Allies of jailed opposition figure Alexei Navalny on Thursday demanded information about his health and whereabouts after Russia’s prison service said his condition was stable but prevented lawyers from meeting with him.
Navalny, 44, was jailed last month on old embezzlement charges, sparking large protests, an outcry from rights groups in Russia and abroad and condemnation from Western governments.
His lawyers on Wednesday sounded the alarm over his health in one of Russia’s most notorious prisons and demanded immediate access, saying he had complained of back pain and numbness in his legs.

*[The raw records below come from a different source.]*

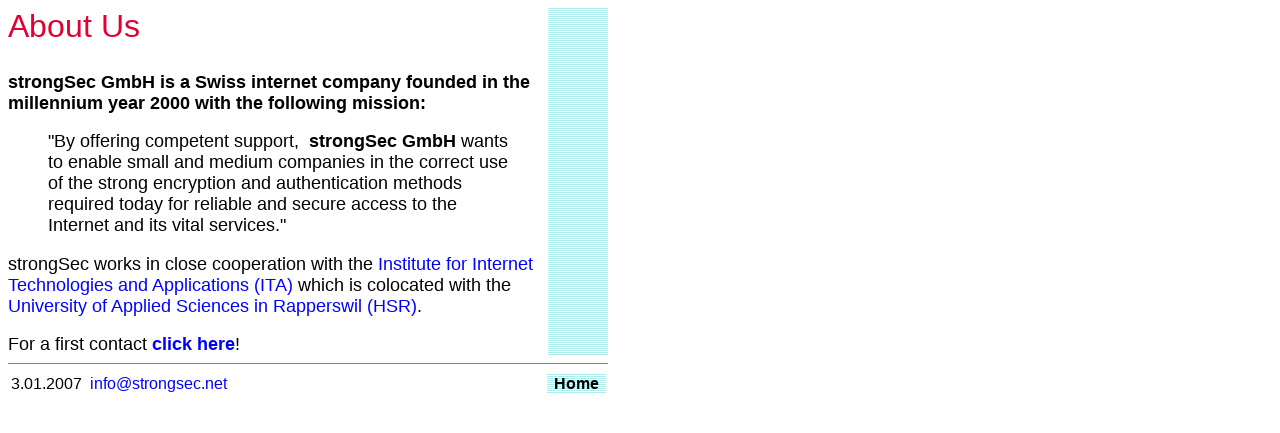

--- FILE ---
content_type: text/html
request_url: http://strongsec.com/about_us.htm
body_size: 975
content:
<html>
<head>
  <meta http-equiv="Content-Type" content="text/html; charset=windows-1252">
  <link REL="stylesheet" HREF="strongsec.css" TYPE="text/css">
  <link rel="SHORTCUT ICON" href="favicon.ico">
  <meta http-equiv="author" content="Andreas Steffen, strongsec.com">
  <title>About Us</title>
</head>

<body bgcolor="#FFFFFF">
  <table border=0 cellpadding=0 cellspacing=0 width=600>
  <tr>
    <td width="90%">
      <h2>About Us</h2>
      <p class="p11">
        <b>strongSec GmbH is a Swiss internet company founded in the millennium year 2000
        with the following mission:</b>
      </p>
      <blockquote>
        <p class="p11">
          &quot;By offering competent support,&nbsp; <b>strongSec GmbH</b> wants to enable small and medium
          companies in the correct use of the strong encryption and authentication
          methods required today for reliable and secure access to the Internet and its
          vital services.&quot;
        </p>
      </blockquote>
      <p class="p11">
        strongSec works in close cooperation with the
        <a href="http://ita.hsr.ch" target="popup">
        Institute for Internet Technologies and Applications (ITA)</a>
        which is colocated with the <a href="http://www.hsr.ch" target="poput">
        University of Applied Sciences in Rapperswil (HSR)</a>.
      </p>
      <p class="p11">
        For a first contact <b><a href="contact.htm">click here</a></b>!
       <br>
      </p>
    </td>
    <td width="10%" class="return" align="center">
      &nbsp;
    </td>
  </tr>
  <tr>
    <td colspan="2">
      <hr noshade size="1">
        <table border="0" width="100%">
          <tr>
            <td width="90%" class="author">
               3.01.2007&nbsp; <a href="mailto:info@strongsec.net">info@strongsec.net</a>
            </td>
            <td width="10%" class="return" align="center">
              <a class="home" href="index.htm" target="_top">Home</a>
            </td>
          </tr>
        </table>
      </td>
    </tr>
  </table>
</body>
</html>



--- FILE ---
content_type: text/css
request_url: http://strongsec.com/strongsec.css
body_size: 3085
content:
H2                    { font-weight: normal; font-family: "Tahoma", "Arial", "Helvetica", sans-serif;
                        font-size: 2.0em; color: #E00033 }
H3                    { font-weight: normal; font-family: "Tahoma", "Arial", "Helvetica", sans-serif;
                        font-size: 1.4em }
H4, TH                { font-weight: normal; font-family: "Tahoma", "Arial", "Helvetica", sans-serif;
			font-size: 1.2em } 
TD.author, TD.header  { font-size: 1.0em; font-family: "Tahoma", "Arial", "Helvetica", sans-serif }
TD.content            { font-size: 1.2em; font-family: "Arial", "Helvetica", sans-serif;
                        color: #FFFFFF; background-color: #E00033 }
TD.block              { background-image: url('http://www.strongswan.org/images/backg42.jpg'); 
                        font-weight: bold; font-family: "Arial", "Helvetica", sans-serif }
TD.return             { background-image: url('http://www.strongswan.org/images/backg42.jpg'); 
                        font-weight: bold; font-family: "Tahoma", "Arial", "Helvetica", sans-serif }
TD.linuxtag           { font-size: 1.2em; font-family: "Tahoma", "Arial", "Helvetica", sans-serif;
                        color: #FFFFFF; background-color: #32497b }
UL.p10, OL.p10,
P.p10, TD.p10         { font-size: 1.0em; font-family: "Tahoma", "Arial", "Helvetica", sans-serif }                       
UL.p11, OL.p11,
BLOCKQUOTE.p11,
P.p11, TD.p11         { font-size: 1.1em; font-family: "Tahoma", "Arial", "Helvetica", sans-serif }                       
P.strongsec           { font-size: 1.3em; font-family: "Tahoma", "Arial", "Helvetica", sans-serif }
P.menu                { font-size: 1.6em; font-family: "Tahoma", "Arial", "Helvetica", sans-serif }
EM.strongsec          { font-size: 2.1em; font-family: "Tahoma", "Arial", "Helvetica", sans-serif;
                        font-style: normal; color: #E00033 }
EM.normal             { font-family: "Tahoma", "Arial", "Helvetica", sans-serif;
                        font-style: normal; color: #E00033 }
P.list, EM.list,
BLOCKQUOTE.list       { font-style: normal; font-size: 1.1em; font-family: "Courier New", "Courier" }
EM.md5sum             { font-style: normal; font-size: 1.0em; font-family: "Courier New", "Courier";
                        font-weight: bold }           
A:Link  {
  color : #0000FF;
  text-decoration : none;
}
A:Visited  {
  color : #0000FF;
  text-decoration : none;
}
A:Active  {
  color : #FF0000;
  text-decoration : none;
}
 
A.content:Link  {
  color : #FFFFFF;
  text-decoration : none;
}
A.content:Visited  {
  color : #FFFFFF;
  text-decoration : none;
}
A.content:Active  {
  color : #0000FF;
  text-decoration : none;
}
A.content:Hover  {
  color : #0000FF;
  text-decoration : none;
}

A.home:Link  {
  color : #000000;
  text-decoration : none;
}
A.home:Visited  {
  color : #000000;
  text-decoration : none;
}
A.home:Active  {
  color : #0000FF;
  text-decoration : none;
}
A.home:Hover  {
  color : #0000FF;
  text-decoration : none;
}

The prison service told news agencies Thursday that medics had carried out checks the day before on inmates in the Vladimir region outside Moscow, including on Navalny.
“According to the results of the examination, his state of health was assessed as stable and satisfactory,” the Federal Prison Service (FSIN) said.
Navalny’s chief of staff Leonid Volkov responded that lawyers had returned to Pokrov, the provincial town outside the Russian capital where Navalny is being held, but were denied access.
He added that FSIN’s message suggested that Navalny was in hospital and that “something very bad is happening to him”.
Navalny was jailed in February for two-and-a-half years in a move his allies said was a pretext to silence his criticism of Russian leader Vladimir Putin.
The United States and the European Union have slapped sanctions on Russia for jailing Navalny and also for orchestrating a poisoning attack against him last year.
He was detained in January on his return to Russia from Germany where he had been recovering from exposure to the Soviet-designed nerve toxin Novichok.
– Protests planned –
On Wednesday, Navalny’s lawyer Olga Mikhailova said he had complained of back pain and that one of his legs had become numb.
She added that he had visited a neurologist who said there was nothing wrong with Navalny and prescribed him ibuprofen.
One of the trained lawyer’s allies, Maria Pevchikh, who heads investigations at his Anti-Corruption Foundation, said Navalny’s supporters believed his “life is in danger”.
Navalny is serving out his two-and-a-half year sentence 100 kilometres (60 miles) east of Moscow in a penal colony infamous for harsh discipline.
In his first message from Penal Colony No.2 in Pokrov earlier this month, Navalny described the facility as “a real concentration camp,” and said he was “surprised” by the poor conditions.
Navalny has been a thorn in the Kremlin’s side for nearly a decade by probing corruption among officials and staging large protests throughout Russia.
His detention at a Moscow airport in January sparked protests that saw tens of thousands of people take to the streets across the country.
Navalny’s allies this week launched a campaign seeking his release and announced plans to stage what they said would be “modern Russia’s biggest protest.”